In a high-stakes act of strategic desperation, Britain’s client state, Ukraine, launched a mass drone attack last night on Russian President Vladimir Putin’s residence near Valdai, following on or possibly even overlapping with acting President Zelensky’s meeting with President Trump in Mar a Lago Monday night. To understand the enormity of the action, consider what would happen if some nation launched a drone attack on Camp David. Zelensky immediately issued a disclaimer, denying responsibility for the attack, and launched a campaign demanding that the United States and Europe take action against Russia, because it claimed they would hit Ukraine in response.
Responsibility for such rashness lies with Great Britain and its European and U.S. co-thinkers who cannot tolerate a lasting settlement to the Ukraine-Russia conflict. Their entire strategy now is pivoted around driving Europe into war against Russia; should the U.S. and Russia work out terms to end NATO’s Ukraine war against Russia, the entire British political-military-economy strategy would collapse. This latest desperado action may backfire, however, given President Trump’s angry response, holding Ukraine responsible.
This morning, Russian Foreign Minister Sergey Lavrov issued a statement on the attack and Russia’s response. “On the night of December 28-29, the Kiev regime launched a terrorist attack using 91 long-range unmanned aerial vehicles (UAVs) against the state residence of the President of the Russian Federation in the Novgorod region,” he reported. “All of the UAVs were destroyed by the air defense systems of the Russian Armed Forces,” with no casualties or damage from drone debris reported.
Lavrov emphasized that “this action was carried out during intensive negotiations between Russia and the United States on settling the Ukrainian conflict…. Such reckless actions will not go unanswered,” he stated, reporting that the targets for retaliatory strikes and their timing has already been determined, without giving any details.
“Despite this attack, we have no intention of withdrawing from the negotiation process with the United States,” he said, but given that “the criminal Kiev regime has resorted to a policy of state terrorism, Russia’s negotiating position will be revised.” He did not elaborate how.
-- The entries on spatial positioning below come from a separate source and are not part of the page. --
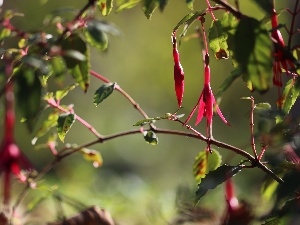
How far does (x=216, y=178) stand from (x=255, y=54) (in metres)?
0.31

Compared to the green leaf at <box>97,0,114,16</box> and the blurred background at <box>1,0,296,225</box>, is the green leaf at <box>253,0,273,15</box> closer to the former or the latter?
the green leaf at <box>97,0,114,16</box>

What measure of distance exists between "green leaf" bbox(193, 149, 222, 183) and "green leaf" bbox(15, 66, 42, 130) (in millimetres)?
576

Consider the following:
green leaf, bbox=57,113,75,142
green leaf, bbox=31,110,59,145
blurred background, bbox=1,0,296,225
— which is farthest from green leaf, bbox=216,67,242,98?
blurred background, bbox=1,0,296,225

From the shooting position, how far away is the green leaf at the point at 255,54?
955mm

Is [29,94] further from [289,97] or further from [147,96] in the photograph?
[147,96]

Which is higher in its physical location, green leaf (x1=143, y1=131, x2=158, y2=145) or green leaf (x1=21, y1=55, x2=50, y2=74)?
green leaf (x1=21, y1=55, x2=50, y2=74)

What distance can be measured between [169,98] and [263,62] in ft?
28.2

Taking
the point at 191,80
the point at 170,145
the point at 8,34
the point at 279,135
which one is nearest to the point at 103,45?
the point at 279,135

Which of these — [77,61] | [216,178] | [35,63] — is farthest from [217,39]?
[35,63]

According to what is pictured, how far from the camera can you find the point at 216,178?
1218 millimetres

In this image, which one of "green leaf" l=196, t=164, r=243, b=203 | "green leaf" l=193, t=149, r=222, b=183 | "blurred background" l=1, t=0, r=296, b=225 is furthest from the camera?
"blurred background" l=1, t=0, r=296, b=225

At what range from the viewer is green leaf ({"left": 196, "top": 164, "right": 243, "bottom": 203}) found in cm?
118

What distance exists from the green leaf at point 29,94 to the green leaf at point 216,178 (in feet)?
1.15

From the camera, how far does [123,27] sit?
9562 millimetres
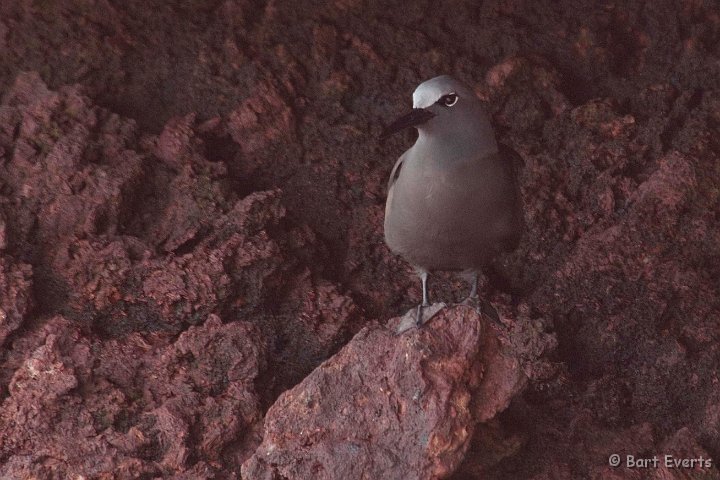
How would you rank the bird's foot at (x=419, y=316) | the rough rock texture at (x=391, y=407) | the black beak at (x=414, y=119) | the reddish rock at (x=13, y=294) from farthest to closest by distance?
the reddish rock at (x=13, y=294) < the bird's foot at (x=419, y=316) < the black beak at (x=414, y=119) < the rough rock texture at (x=391, y=407)

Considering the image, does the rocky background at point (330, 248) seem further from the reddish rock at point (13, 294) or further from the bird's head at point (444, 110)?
the bird's head at point (444, 110)

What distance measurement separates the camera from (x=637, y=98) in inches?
199

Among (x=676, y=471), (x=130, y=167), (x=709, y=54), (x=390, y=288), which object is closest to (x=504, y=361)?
(x=676, y=471)

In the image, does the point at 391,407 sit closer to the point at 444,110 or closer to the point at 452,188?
the point at 452,188

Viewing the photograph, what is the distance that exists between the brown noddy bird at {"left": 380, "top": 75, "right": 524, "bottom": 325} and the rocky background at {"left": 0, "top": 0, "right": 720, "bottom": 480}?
35cm

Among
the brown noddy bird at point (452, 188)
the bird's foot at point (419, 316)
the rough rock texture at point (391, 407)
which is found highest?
the brown noddy bird at point (452, 188)

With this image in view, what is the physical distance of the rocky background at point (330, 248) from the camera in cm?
367

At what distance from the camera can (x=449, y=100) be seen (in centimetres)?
356

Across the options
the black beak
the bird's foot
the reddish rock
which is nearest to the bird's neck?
the black beak

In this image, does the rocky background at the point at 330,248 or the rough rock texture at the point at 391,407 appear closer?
the rough rock texture at the point at 391,407

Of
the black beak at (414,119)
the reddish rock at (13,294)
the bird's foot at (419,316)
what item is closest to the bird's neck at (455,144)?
the black beak at (414,119)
Zelensky spent the day denying that his military services would ever do such a thing, and demanding that “President Trump, his team, and the Europeans should intervene and do the necessary work with those people [i.e. Russia] who just yesterday said that they truly want to end the war.”
Zelensky then got on the phone with at least three NATO members’ heads of State in Europe, to get them to agree to do said “necessary work” against Russia. He reported on his X account on his conversations with Finland’s Stubb, Germany’s Merz ("Thank you, Friedrich, for your advice and for the constant coordination"), and the President of Latvia, Rinkēvičs. Zelensky’s line: “Ukraine does not take steps that could weaken diplomacy. Russia always takes such steps…. It is important for the world not to remain silent right now and for the Russians not to derail the movement toward peace.”